Step 3: Calculate the mass defect

$\Delta M_d = M_p + M_n - M_d = 938.27 + 939.57 - 1875.61 = 2.23$ MeV. Example: For a problem on beta decay Q-values,

How to Ethically Use a Solutions Manual

You have found a solution for Krane’s problem 6.15 (the deuteron photodisintegration). Now what?

DO NOT:

  • Copy it directly into your homework.
  • Memorize the steps without understanding the physics.
  • Skip the derivation because "the answer is in the manual."

DO THIS INSTEAD:

  1. Cover the solution.

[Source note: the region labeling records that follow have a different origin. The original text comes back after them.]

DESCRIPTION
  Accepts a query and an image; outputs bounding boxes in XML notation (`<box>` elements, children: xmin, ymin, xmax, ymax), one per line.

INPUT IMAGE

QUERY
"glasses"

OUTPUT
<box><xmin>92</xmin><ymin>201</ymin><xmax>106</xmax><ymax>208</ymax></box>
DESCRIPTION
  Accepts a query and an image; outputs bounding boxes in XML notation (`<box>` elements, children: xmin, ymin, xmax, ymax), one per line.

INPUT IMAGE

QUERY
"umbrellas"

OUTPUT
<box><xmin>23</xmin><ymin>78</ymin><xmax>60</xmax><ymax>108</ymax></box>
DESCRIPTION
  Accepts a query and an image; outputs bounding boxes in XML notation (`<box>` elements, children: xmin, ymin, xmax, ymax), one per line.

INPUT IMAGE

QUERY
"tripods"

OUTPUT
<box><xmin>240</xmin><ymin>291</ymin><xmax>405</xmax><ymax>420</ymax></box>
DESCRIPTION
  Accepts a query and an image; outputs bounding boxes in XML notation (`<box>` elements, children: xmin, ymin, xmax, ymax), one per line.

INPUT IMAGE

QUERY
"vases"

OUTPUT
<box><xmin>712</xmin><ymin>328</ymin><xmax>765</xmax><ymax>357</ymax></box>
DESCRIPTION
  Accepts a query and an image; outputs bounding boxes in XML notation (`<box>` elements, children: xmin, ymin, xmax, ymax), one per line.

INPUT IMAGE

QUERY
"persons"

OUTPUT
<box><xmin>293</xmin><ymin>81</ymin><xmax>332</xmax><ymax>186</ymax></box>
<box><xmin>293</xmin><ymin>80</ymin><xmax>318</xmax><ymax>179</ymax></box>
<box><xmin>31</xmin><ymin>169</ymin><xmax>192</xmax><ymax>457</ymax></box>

Read the problem statement only.
  2. Attempt the problem for 20–30 minutes. Write down where you get stuck (e.g., "I don’t know how to set up the integral for the cross-section").
  3. Reveal the first line of the solution. Does it match your approach? If not, why?
  4. Close the manual and resume your attempt.
  5. Repeat until you finish. Then compare your final answer.
  6. Write a "lessons learned" note: "I forgot to include the reduced mass in the tunneling probability."

This method, sometimes called active solution usage, transforms a passive crutch into an active tutor.

Classic Problem Examples and Solution Pitfalls

| Problem | Common Mistake | Solution Tip | | :--- | :--- | :--- | | 2.3 – Rutherford scattering impact parameter | Confusing ( \theta ) (scattering angle) with ( \phi ) (azimuthal). | Draw the geometry. ( b = \frac12 \fracZ_1 Z_2 e^2E_\textlab \cot(\theta/2) ). | | 4.8 – Nuclear parity from pion capture | Forgetting that parity is multiplicative, and that the pion is pseudoscalar. | Write ( \pi_i = \pi_\pi \cdot \pi_\texttarget \cdot (-1)^L ). | | 9.3 – Gamma transition multipolarity | Using electric dipole (E1) selection rules for a transition between same-parity states. | ( \Delta \pi = \textno ) for E1? No — E1 requires parity change. | | 13.12 – Reaction threshold energy | Using ( E_\textth = -Q ) for non-relativistic case but forgetting the projectile-target mass factor. | Correct: ( E_\textth = -Q \fracm_\textprojectile + m_\texttargetm_\texttarget ). |

Final Verdict: The Best “Solution” Is a Study Group

No single solutions manual can replace discussing nuclear physics with peers. Krane’s book shines when you argue about why ( ^8Be ) is unbound or why ( ^208Pb ) is doubly magic. Form a study group. Work problems together on a whiteboard. Only then consult written solutions to settle debates. sometimes called active solution usage

Step 5: Compare with experimental data (if available).

Many Krane problems cite actual nuclides (e.g., (^238)U alpha decay, (^60)Co gamma cascade). Look up the evaluated nuclear data from NNDC (Brookhaven National Laboratory) or NuDat. If your solution disagrees with the known half-life or branching ratio, re-examine your assumptions.